Die Neurodermitis-Behandlung besteht zum einen in sorgfältiger Hautpflege. Zum anderen ist bei Neurodermitis die Therapie der Hautentzündungen wichtig – das bedeutet: durch Medikamente wie Kortison oder andere Wirkstoffe gegen akute Hautveränderungen vorgehen und in problemarmen Phasen neuen Schüben vorbeugen. Außerdem gilt es, mögliche Provokationsfaktoren, die neue Schübe triggern, zu vermeiden.

Dabei können als äußerliche (topische) Behandlung der Neurodermitis Salben, Cremes oder Emulsionen und als innerliche (systemische) Behandlung zum Beispiel Tabletten oder Infusionen zum Einsatz kommen. Zusätzlich können zahlreiche begleitende Therapiemaßnahmen (wie Entspannungstechniken, Klimatherapie, Lichttherapie) die Neurodermitis günstig beeinflussen. Alle Maßnahmen zielen darauf ab, die Symptome der Neurodermitis zu lindern – eine Heilung der Hauterkrankung ist bislang nicht möglich.

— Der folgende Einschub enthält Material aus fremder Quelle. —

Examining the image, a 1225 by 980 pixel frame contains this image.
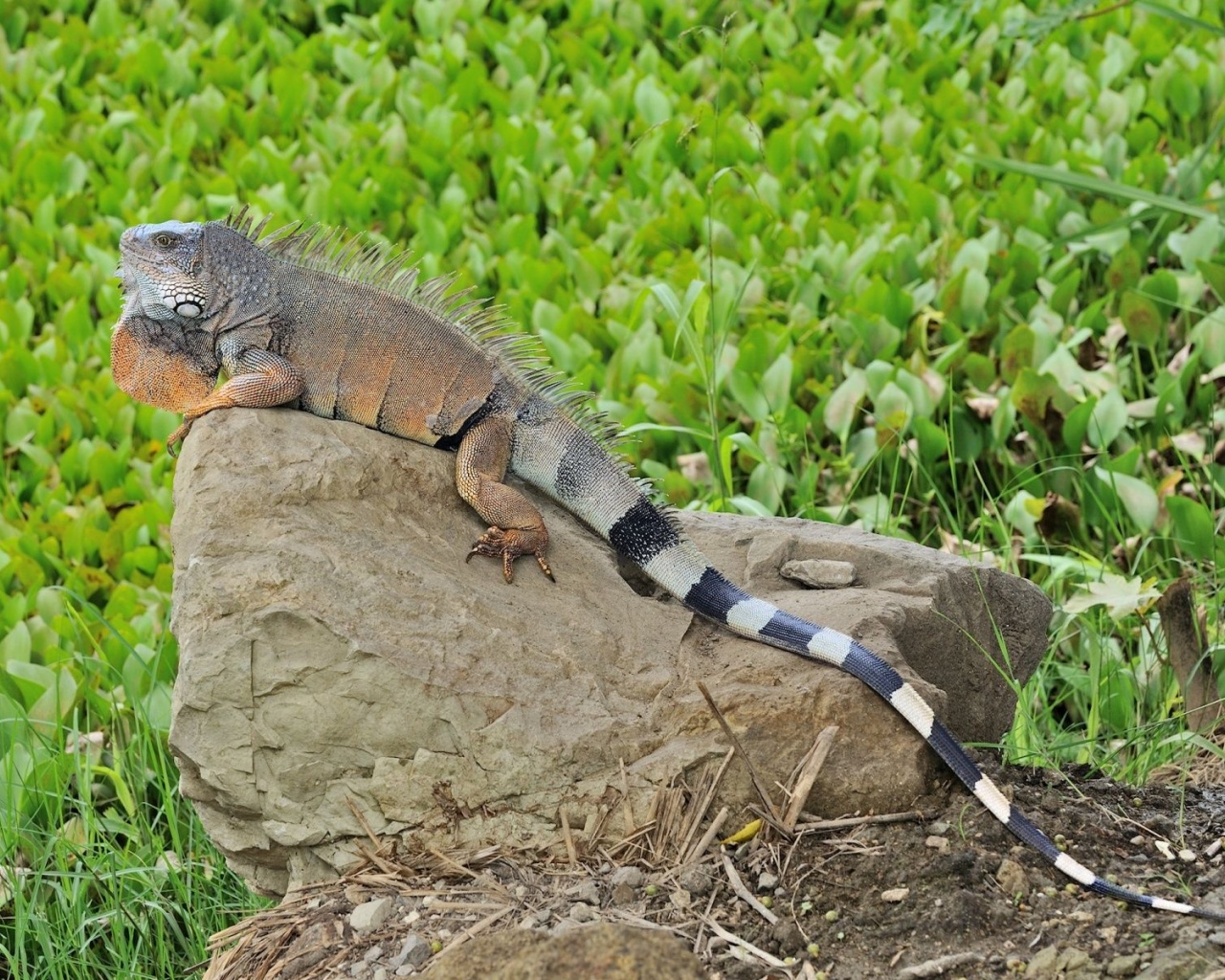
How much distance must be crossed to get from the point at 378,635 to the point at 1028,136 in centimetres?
570

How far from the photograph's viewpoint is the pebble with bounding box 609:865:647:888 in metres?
3.56

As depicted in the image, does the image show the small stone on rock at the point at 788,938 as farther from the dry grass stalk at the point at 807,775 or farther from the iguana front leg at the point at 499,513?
the iguana front leg at the point at 499,513

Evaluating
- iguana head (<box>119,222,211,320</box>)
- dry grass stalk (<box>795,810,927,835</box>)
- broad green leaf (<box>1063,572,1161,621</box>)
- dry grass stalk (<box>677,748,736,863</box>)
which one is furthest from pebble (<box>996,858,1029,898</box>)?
iguana head (<box>119,222,211,320</box>)

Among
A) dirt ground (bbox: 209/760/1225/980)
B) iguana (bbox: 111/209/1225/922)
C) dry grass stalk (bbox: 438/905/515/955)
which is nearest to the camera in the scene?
dirt ground (bbox: 209/760/1225/980)

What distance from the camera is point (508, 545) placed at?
13.6 ft

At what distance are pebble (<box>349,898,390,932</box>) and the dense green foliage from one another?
3.50ft

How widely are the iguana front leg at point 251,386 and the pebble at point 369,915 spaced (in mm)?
1415

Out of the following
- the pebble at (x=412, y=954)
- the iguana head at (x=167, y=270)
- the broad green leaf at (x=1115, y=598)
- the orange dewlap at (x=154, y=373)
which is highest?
the iguana head at (x=167, y=270)

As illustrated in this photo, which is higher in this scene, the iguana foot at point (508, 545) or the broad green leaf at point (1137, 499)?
the iguana foot at point (508, 545)

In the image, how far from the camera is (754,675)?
390cm

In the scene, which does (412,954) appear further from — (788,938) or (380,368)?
(380,368)

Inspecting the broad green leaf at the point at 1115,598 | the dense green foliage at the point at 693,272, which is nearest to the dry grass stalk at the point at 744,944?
the dense green foliage at the point at 693,272

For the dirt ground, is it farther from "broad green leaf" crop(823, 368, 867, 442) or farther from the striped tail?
"broad green leaf" crop(823, 368, 867, 442)

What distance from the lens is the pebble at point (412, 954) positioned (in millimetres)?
3340
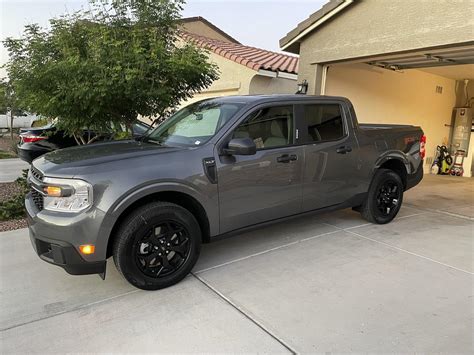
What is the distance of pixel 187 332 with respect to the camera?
283 centimetres

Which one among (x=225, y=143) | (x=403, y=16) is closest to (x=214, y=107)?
(x=225, y=143)

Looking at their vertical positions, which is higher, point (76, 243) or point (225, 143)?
point (225, 143)

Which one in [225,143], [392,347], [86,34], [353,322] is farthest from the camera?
[86,34]

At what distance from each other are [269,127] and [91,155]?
6.13ft

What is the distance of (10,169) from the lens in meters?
9.73

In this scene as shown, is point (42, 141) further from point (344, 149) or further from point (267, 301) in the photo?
point (267, 301)

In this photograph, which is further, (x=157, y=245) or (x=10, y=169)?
→ (x=10, y=169)

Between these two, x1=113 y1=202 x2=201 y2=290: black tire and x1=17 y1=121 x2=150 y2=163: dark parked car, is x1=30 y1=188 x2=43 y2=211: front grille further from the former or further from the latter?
x1=17 y1=121 x2=150 y2=163: dark parked car

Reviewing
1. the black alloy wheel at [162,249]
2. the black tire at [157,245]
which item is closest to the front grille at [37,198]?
the black tire at [157,245]

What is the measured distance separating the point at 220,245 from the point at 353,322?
199cm

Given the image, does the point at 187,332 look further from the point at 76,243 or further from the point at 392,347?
the point at 392,347

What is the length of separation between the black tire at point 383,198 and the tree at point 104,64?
3269 mm

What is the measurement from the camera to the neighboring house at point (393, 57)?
229 inches

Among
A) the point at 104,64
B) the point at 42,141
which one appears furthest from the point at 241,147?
the point at 42,141
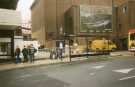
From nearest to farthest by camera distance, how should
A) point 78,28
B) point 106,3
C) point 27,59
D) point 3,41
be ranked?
point 27,59
point 3,41
point 78,28
point 106,3

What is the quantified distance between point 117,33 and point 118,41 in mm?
3267

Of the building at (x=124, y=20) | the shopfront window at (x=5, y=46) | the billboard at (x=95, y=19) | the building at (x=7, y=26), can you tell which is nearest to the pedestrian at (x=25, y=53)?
the building at (x=7, y=26)

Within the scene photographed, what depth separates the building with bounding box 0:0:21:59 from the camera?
31.7 meters

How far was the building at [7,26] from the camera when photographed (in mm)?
31719

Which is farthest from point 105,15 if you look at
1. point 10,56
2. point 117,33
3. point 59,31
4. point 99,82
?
point 99,82

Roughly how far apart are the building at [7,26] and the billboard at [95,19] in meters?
43.8

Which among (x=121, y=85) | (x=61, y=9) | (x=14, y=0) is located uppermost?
(x=61, y=9)

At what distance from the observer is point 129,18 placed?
7444 centimetres

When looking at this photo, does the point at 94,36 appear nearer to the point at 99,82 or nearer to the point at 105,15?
the point at 105,15

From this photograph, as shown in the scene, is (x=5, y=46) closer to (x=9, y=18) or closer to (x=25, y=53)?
(x=25, y=53)

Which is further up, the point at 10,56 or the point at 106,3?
the point at 106,3

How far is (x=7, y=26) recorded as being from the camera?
1320 inches

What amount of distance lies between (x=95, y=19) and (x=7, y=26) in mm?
50066

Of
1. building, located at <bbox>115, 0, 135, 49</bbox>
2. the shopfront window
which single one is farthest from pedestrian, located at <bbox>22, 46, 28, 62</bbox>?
building, located at <bbox>115, 0, 135, 49</bbox>
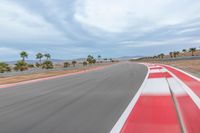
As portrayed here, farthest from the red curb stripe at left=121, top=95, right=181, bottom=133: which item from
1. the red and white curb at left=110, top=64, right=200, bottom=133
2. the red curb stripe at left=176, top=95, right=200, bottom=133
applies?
the red curb stripe at left=176, top=95, right=200, bottom=133

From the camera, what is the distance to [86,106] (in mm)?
8164

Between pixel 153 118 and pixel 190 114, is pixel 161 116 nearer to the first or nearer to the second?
pixel 153 118

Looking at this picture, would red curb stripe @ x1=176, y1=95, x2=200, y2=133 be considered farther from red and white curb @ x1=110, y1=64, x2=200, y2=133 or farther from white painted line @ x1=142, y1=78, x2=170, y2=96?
white painted line @ x1=142, y1=78, x2=170, y2=96

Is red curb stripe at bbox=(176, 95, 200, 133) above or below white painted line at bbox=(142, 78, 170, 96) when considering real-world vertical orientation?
above

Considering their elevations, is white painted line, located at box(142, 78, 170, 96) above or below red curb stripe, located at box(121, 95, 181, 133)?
below

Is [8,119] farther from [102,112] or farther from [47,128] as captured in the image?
[102,112]

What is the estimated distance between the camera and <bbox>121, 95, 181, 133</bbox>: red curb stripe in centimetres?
519

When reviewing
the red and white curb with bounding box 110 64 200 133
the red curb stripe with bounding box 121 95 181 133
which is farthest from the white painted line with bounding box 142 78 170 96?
the red curb stripe with bounding box 121 95 181 133

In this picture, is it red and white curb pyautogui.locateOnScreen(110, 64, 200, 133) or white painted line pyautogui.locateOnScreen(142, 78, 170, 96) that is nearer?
red and white curb pyautogui.locateOnScreen(110, 64, 200, 133)

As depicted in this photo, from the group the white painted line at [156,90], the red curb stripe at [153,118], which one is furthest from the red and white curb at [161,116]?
the white painted line at [156,90]

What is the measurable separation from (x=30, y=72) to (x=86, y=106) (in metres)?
36.4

Um einer Neurodermitis bei Kindern vorzubeugen oder das Auftreten einer Neurodermitis zumindest hinauszuzögern, ist die Ernährung in den ersten Lebensmonaten wichtig: Als empfehlenswerte Maßnahme gegen Neurodermitis gilt es, das Baby mindestens in den ersten vier Lebensmonaten konsequent zu stillen, ohne Beikost zuzufüttern.